7. Roles & Responsibilities

Every team member carries both development and testing duties — there are no testing-only or development-only roles. The distribution below shows where each member leads in addition to their default share of unit / integration testing for their own code.

Member Default duty (every PR they author) Testing leadership
Ayush Beekum (Scrum Master + Dev) Unit + integration tests for own code. Owns the policy itself; runs the pre-demo dry run; chairs the test-strategy retro.
Chinmayi Santhosh (Frontend lead) Unit tests on every component; visual smoke before PR. Co-owns accessibility audits with Diya; owns component-level snapshot tests.
Diya Narotam and Chinmayi Santhosh (Frontend + QA lead) Unit + integration tests for own code. E2E lead — owns the Playwright suite and the manual exploratory rotation; co-owns accessibility audits.
Jaitin Moodally (DevOps + Infrastructure) Unit + integration tests for own code. Owns the CI configuration that enforces this policy; owns the gitleaks workflow once introduced.
Shavir Vallabh (CV + ML) Unit + integration tests for own code. Performance lead — owns the latency / FPS harness; owns the recogniser-accuracy benchmark.

7.1 Other stakeholders

Stakeholder Testing-related role
Industry mentor (EPI-USE) Reviews the test approach at fortnightly check-ins; raises any quality concerns to the Scrum Master and accepts each story in sprint review against the acceptance criteria written into it.
Academic mentor Reviews documentation and CI evidence each second week.

8. Test Data & Privacy

  • No production data is used in testing. Test fixtures are synthetic gesture-frame datasets and synthetic telemetry sequences.
  • The labelled gesture dataset used for the recogniser-accuracy benchmark is contributed by the team and committed under services/tests/datasets/. It contains no personally identifying information.
  • No live webcam capture is committed to the repository for any purpose. Test inputs are pre-recorded video frames or synthetic landmark sequences.
  • Secrets required for tests (e.g. test-only JWT signing keys) are generated at test-runtime; nothing sensitive is ever committed.

9. Release Readiness

Before any demo, the team runs the Release Readiness Checklist below. The Scrum Master records the result and posts it to the ClickUP group discussion before the demo slot.

  • CI is green on the demo tag.
  • No open Critical defect; no open High defect against a demo feature.
  • Coverage report meets the gate on every touched module.
  • The performance harness has been run on the demo branch and the results are within budget.
  • An accessibility audit (Lighthouse + axe) has been run on the live dashboard and meets the targets in BRAND.md §8.6.
  • Every team member has completed one exploratory testing session against the demo build and logged any findings.
  • A backup demo recording exists in case the live system misbehaves.

10. Exemptions

The following are explicitly out of scope of this policy. They are exempt from the coverage gate and the merge gates, though they must still pass lint.
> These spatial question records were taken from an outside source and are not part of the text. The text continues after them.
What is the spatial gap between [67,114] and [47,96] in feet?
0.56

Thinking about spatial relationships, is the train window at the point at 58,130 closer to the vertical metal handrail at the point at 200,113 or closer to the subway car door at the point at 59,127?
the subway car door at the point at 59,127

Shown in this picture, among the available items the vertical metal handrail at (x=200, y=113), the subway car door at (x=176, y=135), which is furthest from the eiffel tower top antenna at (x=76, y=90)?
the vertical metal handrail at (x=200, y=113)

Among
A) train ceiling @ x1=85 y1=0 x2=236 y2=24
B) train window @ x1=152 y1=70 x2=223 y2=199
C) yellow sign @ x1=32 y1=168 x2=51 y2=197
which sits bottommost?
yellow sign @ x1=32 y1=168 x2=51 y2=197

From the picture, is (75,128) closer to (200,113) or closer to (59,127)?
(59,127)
  • sandbox/ — exploration / proof-of-concept scripts.
  • docs/** — markdown is reviewed but not unit-tested.
  • One-off migration scripts under infrastructure/scripts/.
  • Generated code (e.g. type bindings from OpenAPI).

Anything added to this list requires a PR that updates this section and is approved by the Scrum Master.


11. Policy Review

This policy is reviewed at the retrospective of every demo sprint. Material changes (new tools, new gates, role changes) require the team's consensus and an update to this document in the same PR.

Version Date Author Notes
1.0 Demo 2 Codex Merchants Initial policy for the Demo 2 deliverable.